WRITTEN PROBLEM 1 -
Find every line of the records that contains the word "away" and copy each one out, treating uppercase and lowercase as different.

# John Adams: Do you enjoy his music?



## KenOC (Mar 7, 2011)

And if you do, do you dare admit it?


----------



## Turangalîla (Jan 29, 2012)

Yes, I enjoy Adams' music very much. But no, I wouldn't dare admit it here.


----------



## lukecubed (Nov 27, 2011)

I don't like what little I've heard. Why would someone not admit to liking him though?


----------



## BurningDesire (Jul 15, 2012)

He's okay. I'm not crazy about minimalism in general though. But I don't dislike his work.


----------



## Manxfeeder (Oct 19, 2010)

Personally, I get more from him than from the other minimalists.


----------



## Turangalîla (Jan 29, 2012)

^ Me too. His minimalism is infused with small changes and the occasional bit of new material, instead of _pure_ repetition, which can get on one's nerves if one doesn't like minimalism.


----------



## Huilunsoittaja (Apr 6, 2010)

I think the _Chairman Dances_ and _Short Ride in a Fast Machine_ are excellent pieces, and if you haven't heard them yet, do look them up.


----------



## Trout (Apr 11, 2011)

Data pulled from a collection

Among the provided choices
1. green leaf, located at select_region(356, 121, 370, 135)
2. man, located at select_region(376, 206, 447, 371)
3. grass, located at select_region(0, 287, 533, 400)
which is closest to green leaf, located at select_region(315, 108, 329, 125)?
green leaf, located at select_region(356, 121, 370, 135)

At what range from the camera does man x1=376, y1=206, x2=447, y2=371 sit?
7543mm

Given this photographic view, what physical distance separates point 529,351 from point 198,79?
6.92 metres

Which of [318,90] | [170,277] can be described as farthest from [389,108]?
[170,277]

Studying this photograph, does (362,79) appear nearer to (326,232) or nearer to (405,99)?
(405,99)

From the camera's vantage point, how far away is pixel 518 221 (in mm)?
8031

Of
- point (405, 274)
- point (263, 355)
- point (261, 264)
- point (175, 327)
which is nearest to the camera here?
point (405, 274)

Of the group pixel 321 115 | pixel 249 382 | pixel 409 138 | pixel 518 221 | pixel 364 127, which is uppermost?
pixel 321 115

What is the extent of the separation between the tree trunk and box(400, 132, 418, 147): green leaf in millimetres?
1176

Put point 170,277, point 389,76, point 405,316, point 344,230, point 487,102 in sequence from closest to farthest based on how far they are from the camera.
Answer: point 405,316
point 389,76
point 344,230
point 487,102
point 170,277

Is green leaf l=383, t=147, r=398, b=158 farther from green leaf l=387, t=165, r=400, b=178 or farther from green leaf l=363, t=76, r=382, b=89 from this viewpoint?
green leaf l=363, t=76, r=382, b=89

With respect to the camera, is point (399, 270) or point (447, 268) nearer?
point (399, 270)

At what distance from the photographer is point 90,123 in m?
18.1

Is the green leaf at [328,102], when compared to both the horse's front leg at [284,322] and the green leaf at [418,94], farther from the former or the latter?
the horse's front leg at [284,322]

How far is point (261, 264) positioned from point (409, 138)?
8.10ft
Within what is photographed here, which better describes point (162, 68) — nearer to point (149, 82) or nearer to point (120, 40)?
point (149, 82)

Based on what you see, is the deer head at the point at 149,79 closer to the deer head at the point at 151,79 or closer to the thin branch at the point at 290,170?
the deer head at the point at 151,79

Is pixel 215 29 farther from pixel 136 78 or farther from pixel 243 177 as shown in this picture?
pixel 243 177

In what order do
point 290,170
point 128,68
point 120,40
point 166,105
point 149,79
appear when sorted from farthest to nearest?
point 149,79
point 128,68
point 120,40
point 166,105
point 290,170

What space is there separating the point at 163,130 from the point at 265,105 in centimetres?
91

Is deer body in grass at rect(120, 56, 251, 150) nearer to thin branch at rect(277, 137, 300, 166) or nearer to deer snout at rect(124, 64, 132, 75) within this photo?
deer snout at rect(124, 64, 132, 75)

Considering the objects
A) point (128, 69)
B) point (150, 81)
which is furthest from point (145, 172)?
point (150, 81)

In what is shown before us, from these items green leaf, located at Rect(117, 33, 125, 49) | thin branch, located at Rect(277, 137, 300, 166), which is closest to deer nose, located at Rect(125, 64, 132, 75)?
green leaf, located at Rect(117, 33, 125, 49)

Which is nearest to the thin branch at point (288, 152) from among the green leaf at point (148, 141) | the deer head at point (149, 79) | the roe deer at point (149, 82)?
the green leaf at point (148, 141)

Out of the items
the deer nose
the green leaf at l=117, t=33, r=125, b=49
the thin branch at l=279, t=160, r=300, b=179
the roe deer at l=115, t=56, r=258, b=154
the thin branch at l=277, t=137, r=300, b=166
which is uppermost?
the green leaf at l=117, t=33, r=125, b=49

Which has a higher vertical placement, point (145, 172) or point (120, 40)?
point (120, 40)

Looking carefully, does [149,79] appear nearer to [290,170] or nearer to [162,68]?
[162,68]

* * *

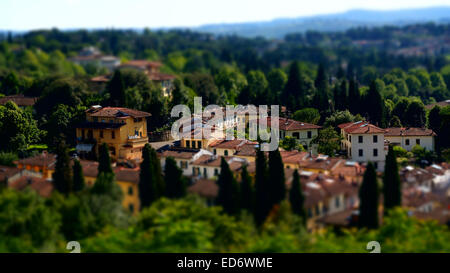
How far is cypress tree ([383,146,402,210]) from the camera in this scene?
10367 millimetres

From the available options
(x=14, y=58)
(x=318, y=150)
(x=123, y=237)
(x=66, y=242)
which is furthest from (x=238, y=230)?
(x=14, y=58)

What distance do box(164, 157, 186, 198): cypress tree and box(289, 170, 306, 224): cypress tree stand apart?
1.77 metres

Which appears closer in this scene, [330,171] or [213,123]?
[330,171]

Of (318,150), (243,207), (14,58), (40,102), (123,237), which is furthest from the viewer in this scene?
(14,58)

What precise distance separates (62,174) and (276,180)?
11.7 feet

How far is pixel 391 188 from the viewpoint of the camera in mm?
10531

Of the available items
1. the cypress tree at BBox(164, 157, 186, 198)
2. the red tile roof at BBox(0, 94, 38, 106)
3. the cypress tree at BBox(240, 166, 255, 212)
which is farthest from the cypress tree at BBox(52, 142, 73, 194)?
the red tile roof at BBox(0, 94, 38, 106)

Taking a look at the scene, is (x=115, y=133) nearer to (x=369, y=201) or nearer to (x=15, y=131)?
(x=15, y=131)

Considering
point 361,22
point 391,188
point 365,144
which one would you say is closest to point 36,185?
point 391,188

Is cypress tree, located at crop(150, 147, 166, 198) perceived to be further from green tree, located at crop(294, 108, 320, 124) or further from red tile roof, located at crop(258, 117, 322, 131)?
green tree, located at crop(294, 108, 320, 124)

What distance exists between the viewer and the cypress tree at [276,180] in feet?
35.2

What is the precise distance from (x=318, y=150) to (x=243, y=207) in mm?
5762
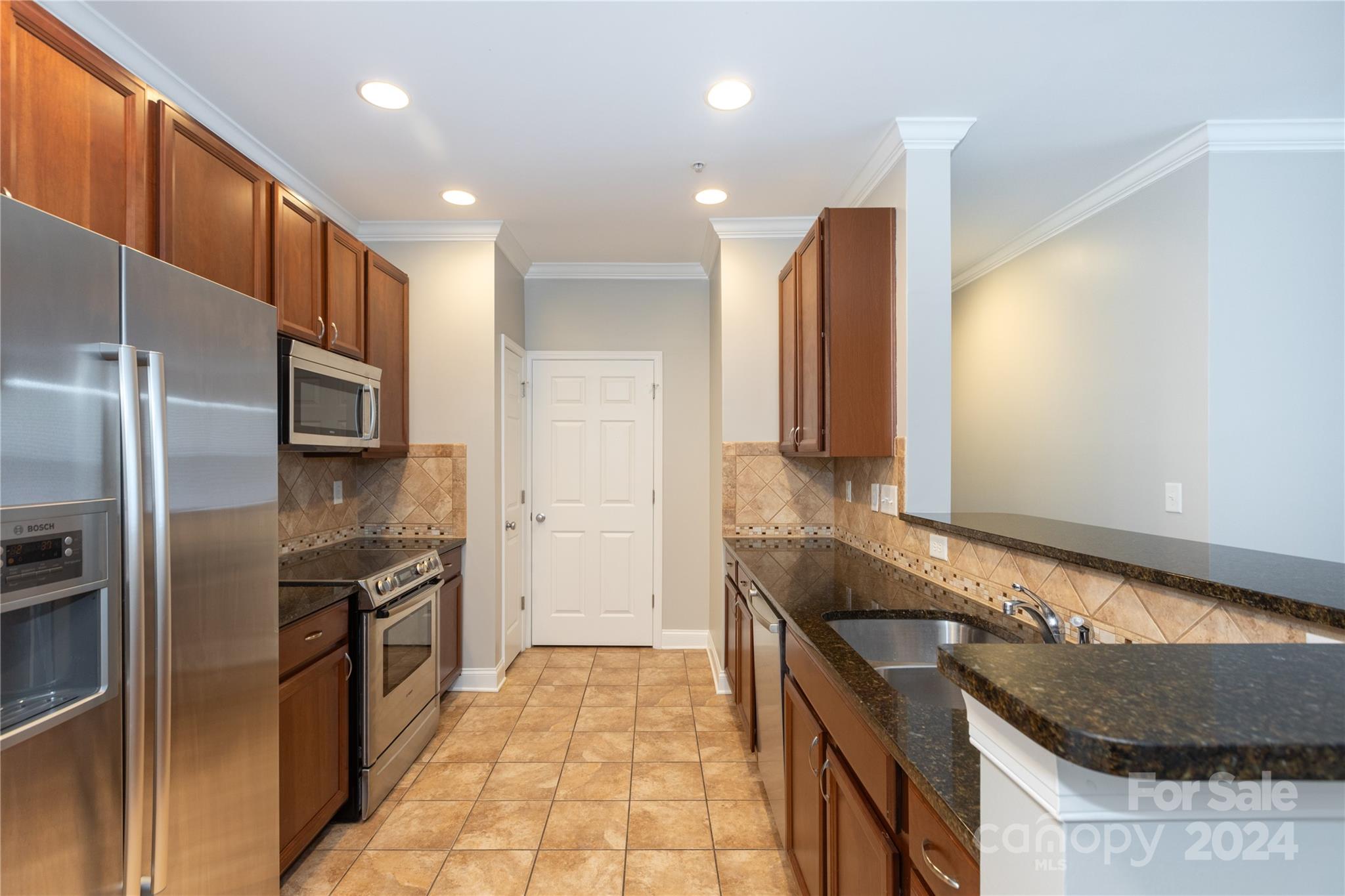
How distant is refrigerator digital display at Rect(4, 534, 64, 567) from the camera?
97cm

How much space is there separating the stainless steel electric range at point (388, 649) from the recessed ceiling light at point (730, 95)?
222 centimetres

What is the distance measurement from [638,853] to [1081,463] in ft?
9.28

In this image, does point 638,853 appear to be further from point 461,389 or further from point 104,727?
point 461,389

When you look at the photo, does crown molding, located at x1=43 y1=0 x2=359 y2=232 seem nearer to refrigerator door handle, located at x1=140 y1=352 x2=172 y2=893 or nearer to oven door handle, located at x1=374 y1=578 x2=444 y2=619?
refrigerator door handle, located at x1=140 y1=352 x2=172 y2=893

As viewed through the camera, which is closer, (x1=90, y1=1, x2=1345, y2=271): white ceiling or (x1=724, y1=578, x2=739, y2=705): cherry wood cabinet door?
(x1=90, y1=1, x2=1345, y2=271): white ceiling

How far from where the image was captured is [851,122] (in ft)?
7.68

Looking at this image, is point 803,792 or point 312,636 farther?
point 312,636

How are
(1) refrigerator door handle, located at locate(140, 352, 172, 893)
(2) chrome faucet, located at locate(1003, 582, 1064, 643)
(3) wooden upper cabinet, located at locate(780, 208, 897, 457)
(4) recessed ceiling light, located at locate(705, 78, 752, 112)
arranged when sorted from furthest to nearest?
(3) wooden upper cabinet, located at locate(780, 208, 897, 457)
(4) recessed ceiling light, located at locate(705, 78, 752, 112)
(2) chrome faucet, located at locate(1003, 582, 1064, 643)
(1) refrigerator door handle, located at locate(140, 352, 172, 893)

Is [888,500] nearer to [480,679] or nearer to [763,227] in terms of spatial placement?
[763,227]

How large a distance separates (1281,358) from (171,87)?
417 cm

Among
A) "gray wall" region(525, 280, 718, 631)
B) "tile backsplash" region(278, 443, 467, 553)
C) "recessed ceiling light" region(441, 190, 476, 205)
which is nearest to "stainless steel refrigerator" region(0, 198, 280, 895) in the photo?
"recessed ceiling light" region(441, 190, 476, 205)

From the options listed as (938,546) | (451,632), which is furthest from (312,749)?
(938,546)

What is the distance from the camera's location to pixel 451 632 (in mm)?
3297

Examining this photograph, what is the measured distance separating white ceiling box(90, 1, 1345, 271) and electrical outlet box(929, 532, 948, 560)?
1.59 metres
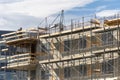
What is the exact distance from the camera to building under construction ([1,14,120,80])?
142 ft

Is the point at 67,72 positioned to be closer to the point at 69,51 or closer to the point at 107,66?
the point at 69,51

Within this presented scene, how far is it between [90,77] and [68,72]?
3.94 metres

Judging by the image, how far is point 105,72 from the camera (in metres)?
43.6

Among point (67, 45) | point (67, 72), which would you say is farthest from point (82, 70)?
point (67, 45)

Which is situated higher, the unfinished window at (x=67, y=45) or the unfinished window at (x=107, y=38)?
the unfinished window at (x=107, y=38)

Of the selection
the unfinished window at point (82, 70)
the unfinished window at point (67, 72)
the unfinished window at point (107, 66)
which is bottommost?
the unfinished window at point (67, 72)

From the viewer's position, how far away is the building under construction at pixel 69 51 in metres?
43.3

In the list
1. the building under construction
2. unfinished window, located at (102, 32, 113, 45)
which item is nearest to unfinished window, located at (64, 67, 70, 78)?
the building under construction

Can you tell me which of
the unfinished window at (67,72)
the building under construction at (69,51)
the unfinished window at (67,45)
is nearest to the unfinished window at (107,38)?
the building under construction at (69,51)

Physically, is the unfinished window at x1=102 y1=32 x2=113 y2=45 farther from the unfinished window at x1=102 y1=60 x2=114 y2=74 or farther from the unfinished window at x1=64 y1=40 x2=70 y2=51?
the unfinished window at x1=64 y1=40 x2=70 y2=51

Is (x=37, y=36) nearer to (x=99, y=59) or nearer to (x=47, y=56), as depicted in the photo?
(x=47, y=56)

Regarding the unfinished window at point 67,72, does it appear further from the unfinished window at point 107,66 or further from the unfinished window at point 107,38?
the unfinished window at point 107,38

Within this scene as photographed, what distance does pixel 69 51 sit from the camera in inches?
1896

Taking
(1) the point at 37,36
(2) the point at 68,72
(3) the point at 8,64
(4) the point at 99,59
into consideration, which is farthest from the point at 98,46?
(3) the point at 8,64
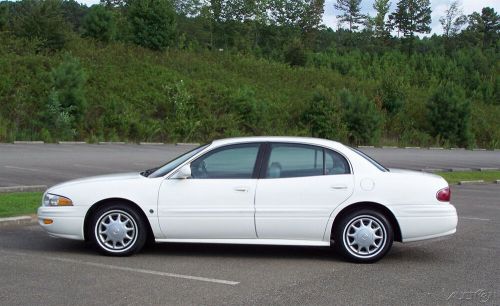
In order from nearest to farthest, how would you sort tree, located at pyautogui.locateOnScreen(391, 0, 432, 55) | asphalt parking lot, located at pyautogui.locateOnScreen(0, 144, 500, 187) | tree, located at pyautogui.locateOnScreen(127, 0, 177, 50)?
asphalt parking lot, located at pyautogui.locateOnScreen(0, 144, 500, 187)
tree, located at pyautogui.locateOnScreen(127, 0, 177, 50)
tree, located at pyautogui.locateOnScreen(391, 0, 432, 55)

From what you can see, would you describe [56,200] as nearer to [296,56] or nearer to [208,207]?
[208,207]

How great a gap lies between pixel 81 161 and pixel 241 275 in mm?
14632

WRITTEN PROBLEM 2 -
In the forum thread about John Adams, which two pieces does Huilunsoittaja call excellent?

RESULT 1 -
From the camera's vantage point, how far away is pixel 518 221 (in mm)?
From the viewer's position, how far away is the building under construction at pixel 69 51 in metres?

RESULT 2 -
The Chairman Dances and Short Ride in a Fast Machine.